* _Tujuan Latihan_
Tuliskan kembali seluruh teks tentang naik Garuda di bawah ini tanpa mengubah satu kata atau tanda baca pun.

* _Teks Kutipan_
==============================

Naik Garuda

Entah kenapa Anindya (7 tahun) ngotot meminta kami naik Garuda untuk terbang ke Sydney. Tentu saja bukan karena nasionalisme. Kalau saya sih punya paham 'ngiritisme' alias naik apa saja asal murah (untuk penerbangan luar negeri-nya loh. untuk dalam negeri saya kok ngeri kalau naik yang murah-murah, takut 'terpeleset'). Selidik punya selidik, ternyata Anindya ingin punya mainan dari Garuda. Dulu, enam bulan lalu, ketika kami terbang dari Sydney, mainan Anindya tertinggal di pesawat, dan dia sedih sekali. Untungnya tiket Garuda tidak terlalu mahal. Coba kalau Anindya ngotot naik Singapore Airlines, bisa bangkrut saya.

Tiket Jogja - Denpasar - Sydney sekali jalan untuk dewasa US$ 369, anak US$ 295 dan bayi US$ 229. Total US$ 893. Dengan kurs 1 US$ = Rp 12.170, harga segitu memaksa saya menguras tabungan. Bandingkan dengan harga tiket sekali jalan Nino yang naik Jetstar dari Denpasar ke Sydney, dengan 'bonus' mampir di Darwin, sebesar US$ 286, atau tiket ortu kami yang naik Malaysian Airline dari Surabaya - Kuala Lumpur - Sydney yang hanya US$ 249. Itu saja Garuda sudah sale loh.

==============================

* _Data Tercatat_

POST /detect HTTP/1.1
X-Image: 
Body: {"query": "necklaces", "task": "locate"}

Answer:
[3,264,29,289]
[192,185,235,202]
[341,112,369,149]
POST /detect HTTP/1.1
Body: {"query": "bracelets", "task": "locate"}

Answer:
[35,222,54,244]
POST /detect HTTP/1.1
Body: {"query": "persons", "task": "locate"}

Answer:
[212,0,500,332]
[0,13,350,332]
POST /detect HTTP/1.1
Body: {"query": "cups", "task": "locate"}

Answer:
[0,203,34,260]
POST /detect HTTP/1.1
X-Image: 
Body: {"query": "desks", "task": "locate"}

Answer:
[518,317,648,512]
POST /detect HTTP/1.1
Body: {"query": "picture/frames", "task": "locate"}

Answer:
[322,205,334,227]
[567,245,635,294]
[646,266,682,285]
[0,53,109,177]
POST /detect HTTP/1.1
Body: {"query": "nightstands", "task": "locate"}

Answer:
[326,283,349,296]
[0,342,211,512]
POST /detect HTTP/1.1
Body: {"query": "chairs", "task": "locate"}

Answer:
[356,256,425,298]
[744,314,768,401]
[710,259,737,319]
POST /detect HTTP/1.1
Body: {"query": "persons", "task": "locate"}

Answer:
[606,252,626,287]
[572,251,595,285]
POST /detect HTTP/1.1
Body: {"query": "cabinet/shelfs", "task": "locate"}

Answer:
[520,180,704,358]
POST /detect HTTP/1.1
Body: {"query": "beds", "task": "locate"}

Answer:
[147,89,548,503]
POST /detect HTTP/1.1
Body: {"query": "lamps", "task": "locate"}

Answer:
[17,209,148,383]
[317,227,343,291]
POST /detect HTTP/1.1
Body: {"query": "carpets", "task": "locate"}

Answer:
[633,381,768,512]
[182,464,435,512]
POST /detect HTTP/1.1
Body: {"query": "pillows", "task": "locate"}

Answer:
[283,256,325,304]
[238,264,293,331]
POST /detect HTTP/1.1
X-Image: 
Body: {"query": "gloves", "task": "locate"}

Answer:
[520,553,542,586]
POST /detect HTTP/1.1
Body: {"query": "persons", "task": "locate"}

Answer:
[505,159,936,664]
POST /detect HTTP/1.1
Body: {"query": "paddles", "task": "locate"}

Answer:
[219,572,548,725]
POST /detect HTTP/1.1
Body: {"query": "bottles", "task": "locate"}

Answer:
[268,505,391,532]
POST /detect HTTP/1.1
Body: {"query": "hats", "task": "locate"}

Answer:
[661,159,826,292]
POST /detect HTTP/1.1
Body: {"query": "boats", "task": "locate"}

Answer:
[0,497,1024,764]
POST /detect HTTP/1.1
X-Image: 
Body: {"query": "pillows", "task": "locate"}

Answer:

==============================

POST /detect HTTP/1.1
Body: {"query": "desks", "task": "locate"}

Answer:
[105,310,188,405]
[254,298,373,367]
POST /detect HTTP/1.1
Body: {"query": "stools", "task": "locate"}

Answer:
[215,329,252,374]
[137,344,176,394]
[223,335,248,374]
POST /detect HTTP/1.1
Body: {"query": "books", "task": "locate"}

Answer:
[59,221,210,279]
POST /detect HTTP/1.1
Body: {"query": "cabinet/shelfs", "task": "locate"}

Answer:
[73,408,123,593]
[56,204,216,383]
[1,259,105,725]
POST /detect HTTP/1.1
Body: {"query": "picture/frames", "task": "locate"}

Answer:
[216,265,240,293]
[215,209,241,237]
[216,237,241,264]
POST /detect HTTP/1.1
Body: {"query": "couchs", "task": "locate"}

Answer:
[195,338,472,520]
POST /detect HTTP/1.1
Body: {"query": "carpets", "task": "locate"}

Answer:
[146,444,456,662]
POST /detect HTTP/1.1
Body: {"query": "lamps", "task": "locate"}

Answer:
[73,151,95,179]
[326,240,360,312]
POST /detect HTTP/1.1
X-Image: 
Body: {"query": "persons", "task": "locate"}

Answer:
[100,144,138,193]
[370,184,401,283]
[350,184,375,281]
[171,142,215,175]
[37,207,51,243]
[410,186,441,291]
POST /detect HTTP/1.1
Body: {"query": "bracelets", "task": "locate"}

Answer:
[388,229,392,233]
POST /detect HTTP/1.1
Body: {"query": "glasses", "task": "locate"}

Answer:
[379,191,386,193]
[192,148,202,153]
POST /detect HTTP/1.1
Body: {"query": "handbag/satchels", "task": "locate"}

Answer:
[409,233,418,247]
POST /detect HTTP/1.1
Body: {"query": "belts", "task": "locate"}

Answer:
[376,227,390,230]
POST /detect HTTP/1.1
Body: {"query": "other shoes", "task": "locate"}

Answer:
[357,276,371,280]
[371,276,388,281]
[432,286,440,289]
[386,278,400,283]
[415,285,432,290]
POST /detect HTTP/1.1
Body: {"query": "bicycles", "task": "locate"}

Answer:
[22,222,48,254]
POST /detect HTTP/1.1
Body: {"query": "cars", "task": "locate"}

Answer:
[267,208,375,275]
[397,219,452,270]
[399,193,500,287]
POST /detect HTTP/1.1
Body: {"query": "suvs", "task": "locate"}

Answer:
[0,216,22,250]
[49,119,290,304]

==============================

* _Hasil Tugas_
Naik Garuda

Entah kenapa Anindya (7 tahun) ngotot meminta kami naik Garuda untuk terbang ke Sydney. Tentu saja bukan karena nasionalisme. Kalau saya sih punya paham 'ngiritisme' alias naik apa saja asal murah (untuk penerbangan luar negeri-nya loh. untuk dalam negeri saya kok ngeri kalau naik yang murah-murah, takut 'terpeleset'). Selidik punya selidik, ternyata Anindya ingin punya mainan dari Garuda. Dulu, enam bulan lalu, ketika kami terbang dari Sydney, mainan Anindya tertinggal di pesawat, dan dia sedih sekali. Untungnya tiket Garuda tidak terlalu mahal. Coba kalau Anindya ngotot naik Singapore Airlines, bisa bangkrut saya.

Tiket Jogja - Denpasar - Sydney sekali jalan untuk dewasa US$ 369, anak US$ 295 dan bayi US$ 229. Total US$ 893. Dengan kurs 1 US$ = Rp 12.170, harga segitu memaksa saya menguras tabungan. Bandingkan dengan harga tiket sekali jalan Nino yang naik Jetstar dari Denpasar ke Sydney, dengan 'bonus' mampir di Darwin, sebesar US$ 286, atau tiket ortu kami yang naik Malaysian Airline dari Surabaya - Kuala Lumpur - Sydney yang hanya US$ 249. Itu saja Garuda sudah sale loh.